> _THE INPUT_:
================================

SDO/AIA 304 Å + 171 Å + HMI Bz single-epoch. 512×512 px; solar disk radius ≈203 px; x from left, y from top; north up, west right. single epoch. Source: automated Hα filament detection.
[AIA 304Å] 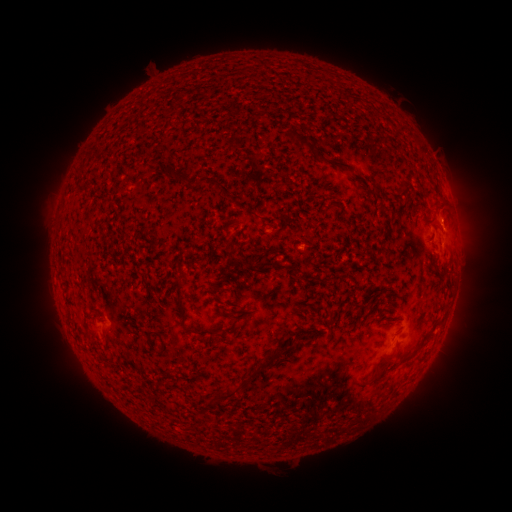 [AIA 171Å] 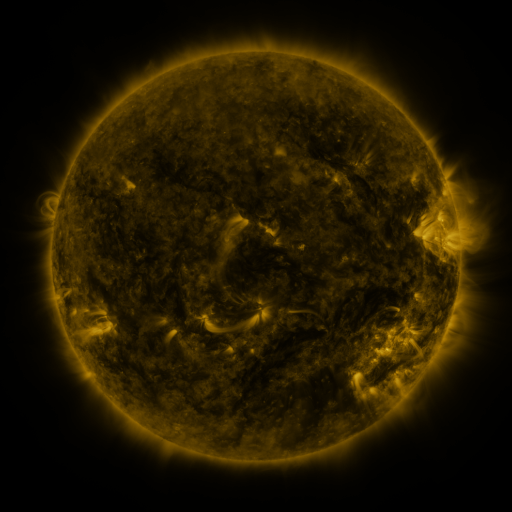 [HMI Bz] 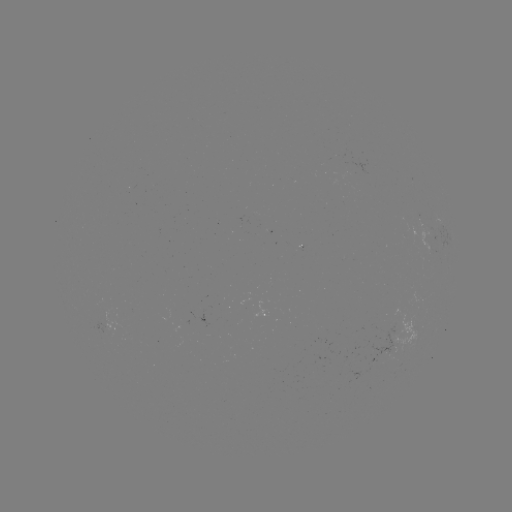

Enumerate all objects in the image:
filament: (282, 126, 353, 171)
filament: (164, 170, 173, 178)
filament: (190, 174, 233, 202)
filament: (367, 179, 383, 201)
filament: (400, 181, 410, 196)
filament: (436, 195, 447, 208)
filament: (419, 202, 427, 212)
filament: (244, 206, 256, 217)
filament: (226, 219, 237, 230)
filament: (262, 260, 282, 269)
filament: (288, 263, 297, 275)
filament: (439, 263, 449, 273)
filament: (176, 278, 187, 306)
filament: (230, 307, 247, 316)
filament: (327, 307, 334, 320)
filament: (183, 321, 194, 333)
filament: (101, 329, 108, 343)
filament: (147, 330, 168, 350)
filament: (250, 347, 285, 379)
filament: (376, 348, 398, 372)
filament: (206, 386, 240, 408)
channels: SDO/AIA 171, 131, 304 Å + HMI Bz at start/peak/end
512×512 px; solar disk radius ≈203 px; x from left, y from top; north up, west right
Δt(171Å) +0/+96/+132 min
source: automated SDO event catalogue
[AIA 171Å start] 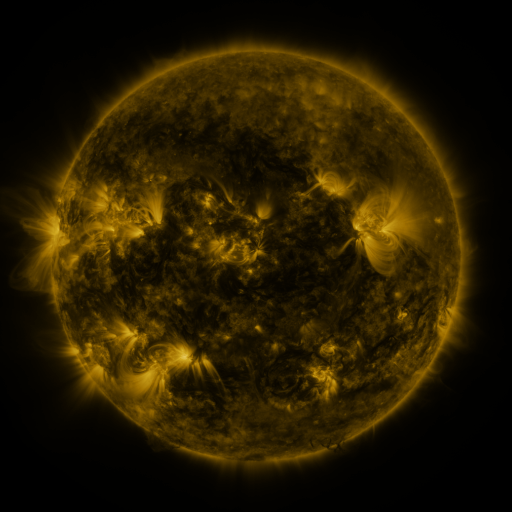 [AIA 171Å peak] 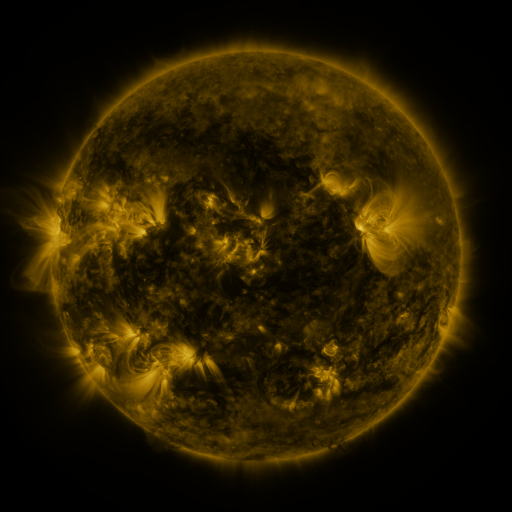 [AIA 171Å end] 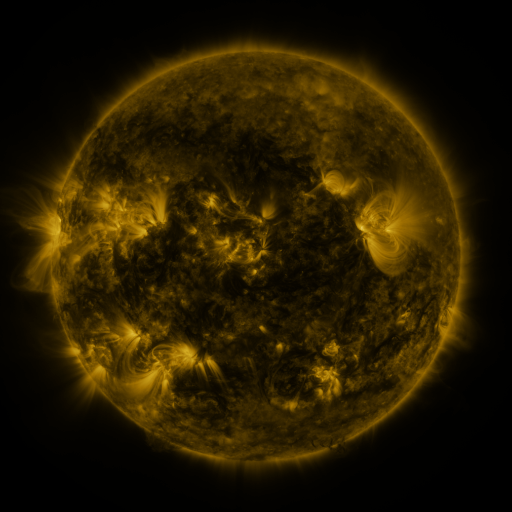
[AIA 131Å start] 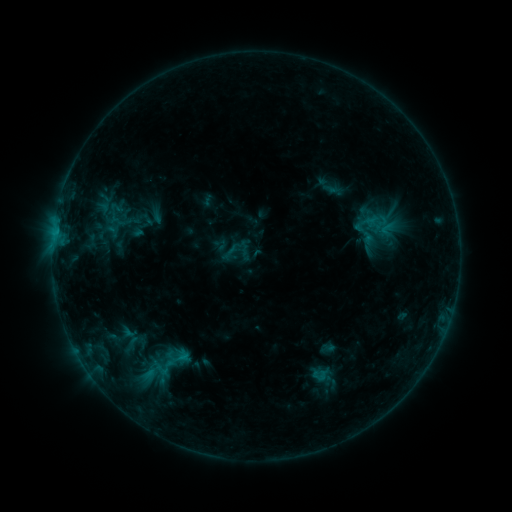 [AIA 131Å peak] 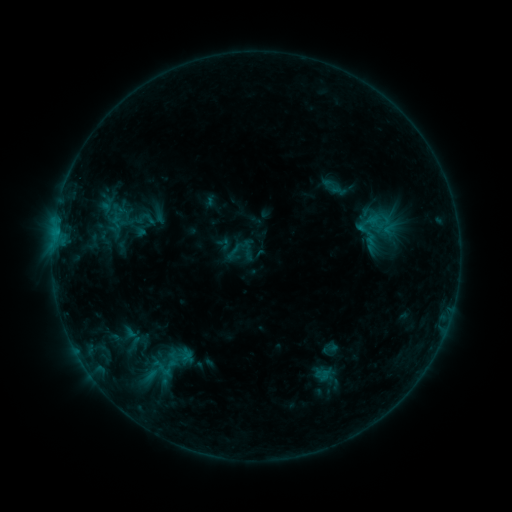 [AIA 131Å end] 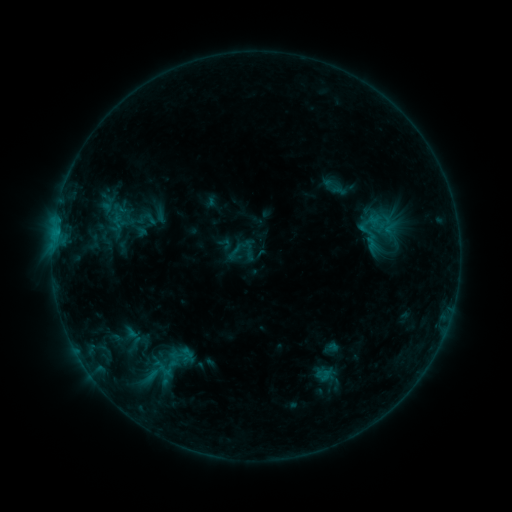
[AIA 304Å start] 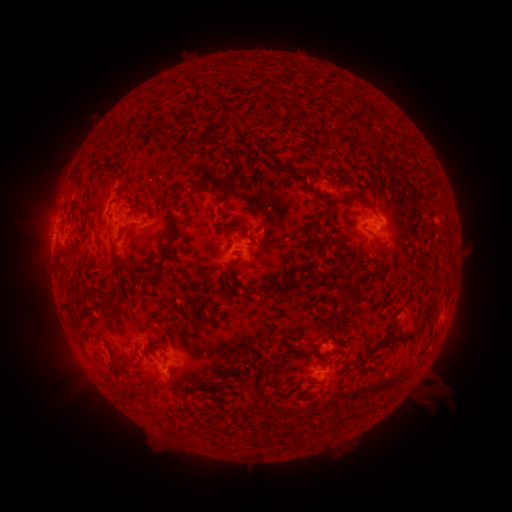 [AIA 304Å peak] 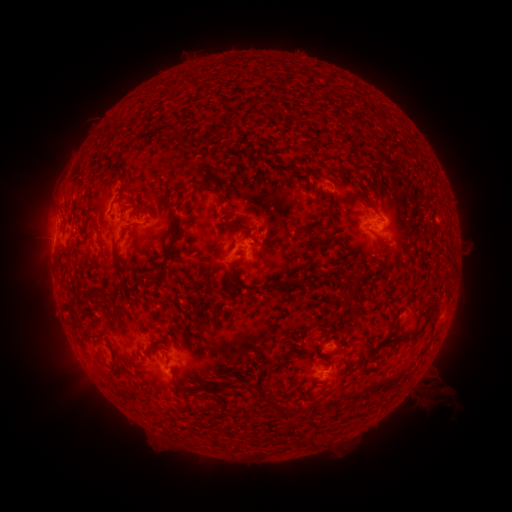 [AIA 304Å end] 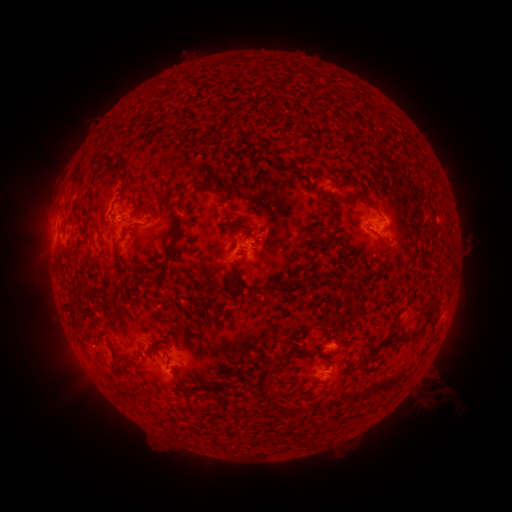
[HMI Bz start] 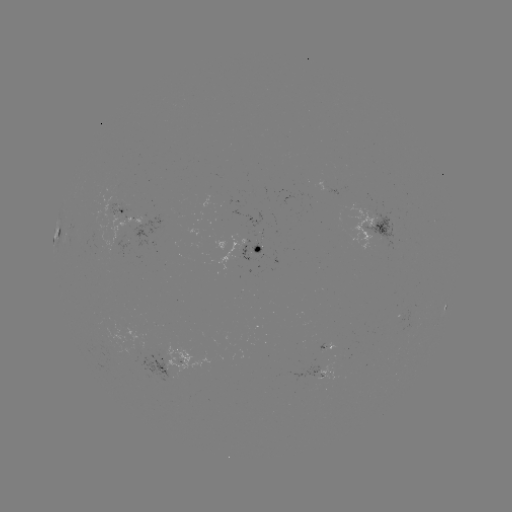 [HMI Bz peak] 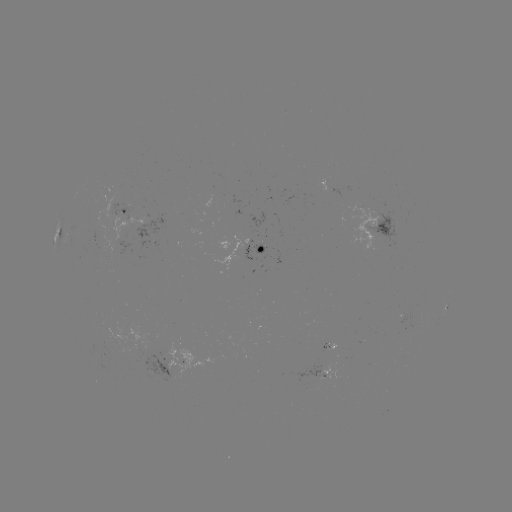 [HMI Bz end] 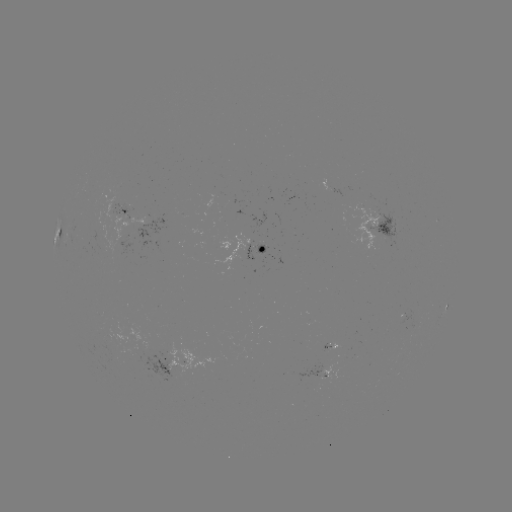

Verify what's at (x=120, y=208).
emerging-flux region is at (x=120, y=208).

================================

Nothing but a number is wanted here: the count of lines in the listing with the word "from".

> _EXERCISE SOLUTION_: 2